Material shown —

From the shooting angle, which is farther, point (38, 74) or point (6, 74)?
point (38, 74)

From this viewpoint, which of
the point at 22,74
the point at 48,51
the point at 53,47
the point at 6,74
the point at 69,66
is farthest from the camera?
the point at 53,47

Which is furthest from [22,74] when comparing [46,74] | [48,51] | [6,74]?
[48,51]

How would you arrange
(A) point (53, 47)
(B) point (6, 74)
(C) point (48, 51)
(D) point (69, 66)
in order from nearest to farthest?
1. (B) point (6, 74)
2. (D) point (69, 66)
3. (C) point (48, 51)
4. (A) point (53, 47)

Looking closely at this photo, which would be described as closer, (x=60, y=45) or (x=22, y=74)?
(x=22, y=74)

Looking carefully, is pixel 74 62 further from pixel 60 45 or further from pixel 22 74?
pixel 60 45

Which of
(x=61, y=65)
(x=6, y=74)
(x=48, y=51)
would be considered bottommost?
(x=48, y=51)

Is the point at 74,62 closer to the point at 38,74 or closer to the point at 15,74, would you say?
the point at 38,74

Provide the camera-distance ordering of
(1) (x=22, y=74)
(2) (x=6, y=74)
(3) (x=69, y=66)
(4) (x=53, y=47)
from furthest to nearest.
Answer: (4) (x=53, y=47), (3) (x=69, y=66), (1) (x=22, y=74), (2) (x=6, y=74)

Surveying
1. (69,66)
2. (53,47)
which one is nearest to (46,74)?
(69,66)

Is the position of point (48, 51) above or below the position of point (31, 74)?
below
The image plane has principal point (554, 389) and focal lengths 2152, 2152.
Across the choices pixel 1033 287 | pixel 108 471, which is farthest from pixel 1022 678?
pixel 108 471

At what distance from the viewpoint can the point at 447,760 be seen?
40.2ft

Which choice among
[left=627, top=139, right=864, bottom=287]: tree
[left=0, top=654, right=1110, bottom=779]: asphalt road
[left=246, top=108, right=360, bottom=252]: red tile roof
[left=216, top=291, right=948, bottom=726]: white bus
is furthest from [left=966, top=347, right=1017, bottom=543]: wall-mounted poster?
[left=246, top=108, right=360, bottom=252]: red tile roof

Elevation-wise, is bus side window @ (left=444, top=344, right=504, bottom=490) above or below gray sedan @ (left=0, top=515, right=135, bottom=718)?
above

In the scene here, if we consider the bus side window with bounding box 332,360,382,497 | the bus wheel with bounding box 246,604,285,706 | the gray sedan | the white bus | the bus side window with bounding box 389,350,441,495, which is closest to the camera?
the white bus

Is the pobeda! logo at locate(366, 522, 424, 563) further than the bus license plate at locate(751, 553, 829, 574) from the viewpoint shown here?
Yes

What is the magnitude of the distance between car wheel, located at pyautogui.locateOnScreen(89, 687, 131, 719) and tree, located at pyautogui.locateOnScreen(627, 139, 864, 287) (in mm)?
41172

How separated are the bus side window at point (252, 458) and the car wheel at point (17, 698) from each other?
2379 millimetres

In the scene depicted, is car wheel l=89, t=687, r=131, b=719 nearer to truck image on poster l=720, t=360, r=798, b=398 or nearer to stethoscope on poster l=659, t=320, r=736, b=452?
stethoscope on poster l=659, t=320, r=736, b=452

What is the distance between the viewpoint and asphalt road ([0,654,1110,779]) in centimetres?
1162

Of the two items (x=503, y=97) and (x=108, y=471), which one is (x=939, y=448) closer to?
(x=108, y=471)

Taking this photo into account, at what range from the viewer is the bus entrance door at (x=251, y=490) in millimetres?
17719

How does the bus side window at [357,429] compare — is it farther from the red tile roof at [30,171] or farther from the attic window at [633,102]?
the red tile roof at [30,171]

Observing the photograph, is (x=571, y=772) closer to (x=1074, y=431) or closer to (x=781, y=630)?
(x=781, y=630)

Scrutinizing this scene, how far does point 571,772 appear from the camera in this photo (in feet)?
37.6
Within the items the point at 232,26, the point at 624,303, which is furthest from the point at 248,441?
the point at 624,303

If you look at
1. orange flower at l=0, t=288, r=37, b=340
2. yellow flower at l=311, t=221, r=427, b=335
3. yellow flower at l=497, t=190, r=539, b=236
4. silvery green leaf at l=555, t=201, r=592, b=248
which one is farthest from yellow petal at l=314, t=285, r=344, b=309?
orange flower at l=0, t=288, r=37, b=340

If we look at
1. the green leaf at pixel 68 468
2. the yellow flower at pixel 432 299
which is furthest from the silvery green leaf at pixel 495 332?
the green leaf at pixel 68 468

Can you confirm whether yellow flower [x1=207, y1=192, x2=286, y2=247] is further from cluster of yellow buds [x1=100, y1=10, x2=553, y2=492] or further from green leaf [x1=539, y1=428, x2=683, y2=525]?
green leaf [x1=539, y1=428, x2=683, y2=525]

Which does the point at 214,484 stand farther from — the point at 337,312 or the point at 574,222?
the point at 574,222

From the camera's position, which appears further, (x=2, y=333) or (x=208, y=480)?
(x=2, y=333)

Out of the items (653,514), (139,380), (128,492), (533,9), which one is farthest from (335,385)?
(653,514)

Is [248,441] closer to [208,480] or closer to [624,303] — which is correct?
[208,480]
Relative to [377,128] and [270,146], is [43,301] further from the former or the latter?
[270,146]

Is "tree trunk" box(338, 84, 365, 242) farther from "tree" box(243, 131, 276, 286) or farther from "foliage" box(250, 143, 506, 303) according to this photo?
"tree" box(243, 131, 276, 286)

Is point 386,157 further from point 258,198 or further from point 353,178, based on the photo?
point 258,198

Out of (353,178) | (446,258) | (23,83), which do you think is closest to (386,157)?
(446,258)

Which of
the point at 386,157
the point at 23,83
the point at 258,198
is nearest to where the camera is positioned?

Problem to solve —
Format every line above as a JSON array of strings, one string per line, with blank lines omitted.

Exercise response —
[
  "From the shooting angle, which is farther, point (38, 74) or point (6, 74)?",
  "point (38, 74)",
  "From this viewpoint, which of",
  "the point at 22,74",
  "the point at 48,51",
  "the point at 53,47",
  "the point at 6,74",
  "the point at 69,66",
  "is farthest from the camera?",
  "the point at 53,47",
  "Which is furthest from [22,74] when comparing [46,74] | [48,51] | [6,74]?",
  "[48,51]",
  "How would you arrange",
  "(A) point (53, 47)",
  "(B) point (6, 74)",
  "(C) point (48, 51)",
  "(D) point (69, 66)",
  "in order from nearest to farthest?",
  "1. (B) point (6, 74)",
  "2. (D) point (69, 66)",
  "3. (C) point (48, 51)",
  "4. (A) point (53, 47)",
  "Looking closely at this photo, which would be described as closer, (x=60, y=45) or (x=22, y=74)?",
  "(x=22, y=74)",
  "Looking carefully, is pixel 74 62 further from pixel 60 45 or further from pixel 22 74?",
  "pixel 60 45",
  "Which of",
  "(x=61, y=65)",
  "(x=6, y=74)",
  "(x=48, y=51)",
  "would be considered bottommost?",
  "(x=48, y=51)",
  "Is the point at 74,62 closer to the point at 38,74 or closer to the point at 15,74, would you say?",
  "the point at 38,74",
  "Provide the camera-distance ordering of",
  "(1) (x=22, y=74)",
  "(2) (x=6, y=74)",
  "(3) (x=69, y=66)",
  "(4) (x=53, y=47)",
  "from furthest to nearest.",
  "Answer: (4) (x=53, y=47), (3) (x=69, y=66), (1) (x=22, y=74), (2) (x=6, y=74)",
  "Surveying",
  "1. (69,66)",
  "2. (53,47)",
  "which one is nearest to (46,74)?",
  "(69,66)",
  "Is the position of point (48, 51) above or below the position of point (31, 74)?",
  "below",
  "The image plane has principal point (554, 389) and focal lengths 2152, 2152.",
  "Across the choices pixel 1033 287 | pixel 108 471, which is farthest from pixel 1022 678?",
  "pixel 108 471",
  "At what distance from the viewpoint can the point at 447,760 be seen?",
  "40.2ft",
  "Which choice among",
  "[left=627, top=139, right=864, bottom=287]: tree",
  "[left=0, top=654, right=1110, bottom=779]: asphalt road",
  "[left=246, top=108, right=360, bottom=252]: red tile roof",
  "[left=216, top=291, right=948, bottom=726]: white bus",
  "is furthest from [left=966, top=347, right=1017, bottom=543]: wall-mounted poster?",
  "[left=246, top=108, right=360, bottom=252]: red tile roof",
  "Elevation-wise, is bus side window @ (left=444, top=344, right=504, bottom=490) above or below gray sedan @ (left=0, top=515, right=135, bottom=718)?",
  "above",
  "In the scene here, if we consider the bus side window with bounding box 332,360,382,497 | the bus wheel with bounding box 246,604,285,706 | the gray sedan | the white bus | the bus side window with bounding box 389,350,441,495, which is closest to the camera?",
  "the white bus",
  "Is the pobeda! logo at locate(366, 522, 424, 563) further than the bus license plate at locate(751, 553, 829, 574) from the viewpoint shown here?",
  "Yes",
  "What is the magnitude of the distance between car wheel, located at pyautogui.locateOnScreen(89, 687, 131, 719) and tree, located at pyautogui.locateOnScreen(627, 139, 864, 287) (in mm)?",
  "41172",
  "How separated are the bus side window at point (252, 458) and the car wheel at point (17, 698) from each other?",
  "2379 millimetres",
  "In the scene depicted, is car wheel l=89, t=687, r=131, b=719 nearer to truck image on poster l=720, t=360, r=798, b=398 or nearer to stethoscope on poster l=659, t=320, r=736, b=452?",
  "stethoscope on poster l=659, t=320, r=736, b=452",
  "What is the distance between the viewpoint and asphalt road ([0,654,1110,779]) in centimetres?",
  "1162",
  "Of the two items (x=503, y=97) and (x=108, y=471), which one is (x=939, y=448) closer to?",
  "(x=108, y=471)",
  "Taking this photo into account, at what range from the viewer is the bus entrance door at (x=251, y=490) in millimetres?",
  "17719",
  "How does the bus side window at [357,429] compare — is it farther from the red tile roof at [30,171] or farther from the attic window at [633,102]?",
  "the red tile roof at [30,171]",
  "Observing the photograph, is (x=571, y=772) closer to (x=1074, y=431) or closer to (x=781, y=630)?",
  "(x=781, y=630)",
  "Scrutinizing this scene, how far does point 571,772 appear from the camera in this photo (in feet)?",
  "37.6",
  "Within the items the point at 232,26, the point at 624,303, which is furthest from the point at 248,441?",
  "the point at 624,303",
  "If you look at",
  "1. orange flower at l=0, t=288, r=37, b=340",
  "2. yellow flower at l=311, t=221, r=427, b=335",
  "3. yellow flower at l=497, t=190, r=539, b=236",
  "4. silvery green leaf at l=555, t=201, r=592, b=248",
  "which one is farthest from yellow petal at l=314, t=285, r=344, b=309?",
  "orange flower at l=0, t=288, r=37, b=340",
  "If we look at",
  "1. the green leaf at pixel 68 468",
  "2. the yellow flower at pixel 432 299",
  "which is furthest from the silvery green leaf at pixel 495 332?",
  "the green leaf at pixel 68 468",
  "Can you confirm whether yellow flower [x1=207, y1=192, x2=286, y2=247] is further from cluster of yellow buds [x1=100, y1=10, x2=553, y2=492] or further from green leaf [x1=539, y1=428, x2=683, y2=525]?",
  "green leaf [x1=539, y1=428, x2=683, y2=525]",
  "Which does the point at 214,484 stand farther from — the point at 337,312 or the point at 574,222?",
  "the point at 574,222",
  "From the camera's position, which appears further, (x=2, y=333) or (x=208, y=480)?",
  "(x=2, y=333)",
  "Out of the items (653,514), (139,380), (128,492), (533,9), which one is farthest from (335,385)?",
  "(653,514)",
  "Is [248,441] closer to [208,480] or closer to [624,303] — which is correct?",
  "[208,480]",
  "Relative to [377,128] and [270,146], is [43,301] further from the former or the latter?",
  "[270,146]",
  "Is \"tree trunk\" box(338, 84, 365, 242) farther from \"tree\" box(243, 131, 276, 286) or farther from \"foliage\" box(250, 143, 506, 303) according to this photo?",
  "\"tree\" box(243, 131, 276, 286)",
  "Is point 386,157 further from point 258,198 or further from point 353,178, based on the photo?",
  "point 258,198",
  "Out of (353,178) | (446,258) | (23,83), which do you think is closest to (386,157)?",
  "(446,258)",
  "Which of",
  "the point at 386,157",
  "the point at 23,83",
  "the point at 258,198",
  "is nearest to where the camera is positioned?"
]